Kinetic and reversibility of mechanical ventilation-associated pulmonary and systemic inflammatory response in patients with acute lung injury
Objective. To investigate the kinetic and reversibility of mechanical ventilation-associated pulmonary and systemic inflammatory response in patients with acute lung injury (ALI).
Design. Prospective observational cross-over study.
Setting. Intensive care unit of a university hospital.
Patients. Twelve mechanically ventilated patients with ALI.
Interventions. Mechanical ventilation was transiently changed from a lung protective setting with PEEP of 15 cmH2O and a VT of 5 ml/kg predicted body weight to a more conventional ventilatory setting with PEEP of 5 cmH2O and VT of 12 ml/kg predicted body weight for a period of 6 h.
Measurements and results. We examined the profile of interleukin (IL)-1β, IL-1 receptor antagonist, IL-6, IL-10, and tumor necrosis factor in the plasma of all patients, and in the bronchoalveolar lavage (mini-BAL) fluid of six of these patients.

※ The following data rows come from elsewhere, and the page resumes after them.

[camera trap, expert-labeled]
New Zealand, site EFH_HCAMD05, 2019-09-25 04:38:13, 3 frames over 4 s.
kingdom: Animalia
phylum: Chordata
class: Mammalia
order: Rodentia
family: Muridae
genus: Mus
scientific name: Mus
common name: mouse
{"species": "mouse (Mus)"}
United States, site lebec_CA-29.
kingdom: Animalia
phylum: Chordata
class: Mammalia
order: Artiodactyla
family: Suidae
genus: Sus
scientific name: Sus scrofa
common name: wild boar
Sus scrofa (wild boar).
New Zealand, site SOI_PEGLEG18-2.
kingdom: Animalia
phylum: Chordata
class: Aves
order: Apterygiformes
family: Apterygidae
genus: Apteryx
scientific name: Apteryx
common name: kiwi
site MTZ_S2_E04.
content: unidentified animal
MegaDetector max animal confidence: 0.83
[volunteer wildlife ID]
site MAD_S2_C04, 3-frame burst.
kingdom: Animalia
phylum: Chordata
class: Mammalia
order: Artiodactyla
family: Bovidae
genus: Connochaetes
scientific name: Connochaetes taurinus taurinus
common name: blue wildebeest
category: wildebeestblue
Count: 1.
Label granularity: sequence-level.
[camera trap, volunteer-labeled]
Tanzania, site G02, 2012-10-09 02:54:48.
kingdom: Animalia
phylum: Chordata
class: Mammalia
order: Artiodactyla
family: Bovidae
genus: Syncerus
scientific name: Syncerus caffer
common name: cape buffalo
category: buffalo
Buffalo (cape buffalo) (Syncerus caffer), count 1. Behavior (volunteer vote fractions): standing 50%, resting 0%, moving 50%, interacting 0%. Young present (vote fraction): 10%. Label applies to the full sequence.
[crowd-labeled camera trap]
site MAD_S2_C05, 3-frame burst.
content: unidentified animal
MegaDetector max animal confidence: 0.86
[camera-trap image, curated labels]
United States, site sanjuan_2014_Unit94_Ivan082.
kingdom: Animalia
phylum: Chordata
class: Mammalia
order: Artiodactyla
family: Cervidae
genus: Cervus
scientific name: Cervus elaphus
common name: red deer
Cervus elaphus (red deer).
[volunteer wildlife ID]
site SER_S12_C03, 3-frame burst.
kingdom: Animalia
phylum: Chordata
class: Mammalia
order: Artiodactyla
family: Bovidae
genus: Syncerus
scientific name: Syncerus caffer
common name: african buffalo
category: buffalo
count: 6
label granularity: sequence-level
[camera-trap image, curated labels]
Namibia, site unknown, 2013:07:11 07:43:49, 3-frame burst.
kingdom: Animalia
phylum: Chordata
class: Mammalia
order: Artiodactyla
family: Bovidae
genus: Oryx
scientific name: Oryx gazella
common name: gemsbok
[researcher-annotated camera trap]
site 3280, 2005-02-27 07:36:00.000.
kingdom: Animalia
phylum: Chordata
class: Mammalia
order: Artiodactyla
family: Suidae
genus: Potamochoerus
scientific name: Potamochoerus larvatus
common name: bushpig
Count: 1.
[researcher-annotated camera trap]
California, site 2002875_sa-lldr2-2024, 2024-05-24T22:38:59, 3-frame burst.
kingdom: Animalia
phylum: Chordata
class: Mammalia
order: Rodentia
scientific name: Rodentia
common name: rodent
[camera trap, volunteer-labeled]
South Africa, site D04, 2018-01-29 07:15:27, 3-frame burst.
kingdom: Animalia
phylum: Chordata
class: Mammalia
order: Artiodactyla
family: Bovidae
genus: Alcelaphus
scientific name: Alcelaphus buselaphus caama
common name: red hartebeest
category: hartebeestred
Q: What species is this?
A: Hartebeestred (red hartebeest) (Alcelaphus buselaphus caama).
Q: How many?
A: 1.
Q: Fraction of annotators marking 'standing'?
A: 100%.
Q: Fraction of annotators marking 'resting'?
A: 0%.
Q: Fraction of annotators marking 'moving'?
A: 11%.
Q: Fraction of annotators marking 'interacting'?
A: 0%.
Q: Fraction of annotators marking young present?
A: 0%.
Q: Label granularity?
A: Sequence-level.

Measurements were performed at baseline, 1 h, and 6 h after each change of the ventilatory setting. Switching to conventional mechanical ventilation was associated with a higher PaO2 (P <0.05) and a marked increase (P <0.05) of measured plasma cytokines in patients with and without mini-BAL with a maximum after 1 h. Similarly, intraalveolar cytokine concentrations increased with conventional mechanical ventilation. While plasma cytokine levels returned to baseline values, intraalveolar cytokine concentrations further increased when lung protective mechanical ventilation was reestablished.
Conclusions. In patients with ALI, initiation of low PEEP and high VT mechanical ventilation is associated with cytokine release into circulation which occurred within 1 h. It is independent from BAL procedures and can be reversed by reinstitution of lung protective mechanical ventilation.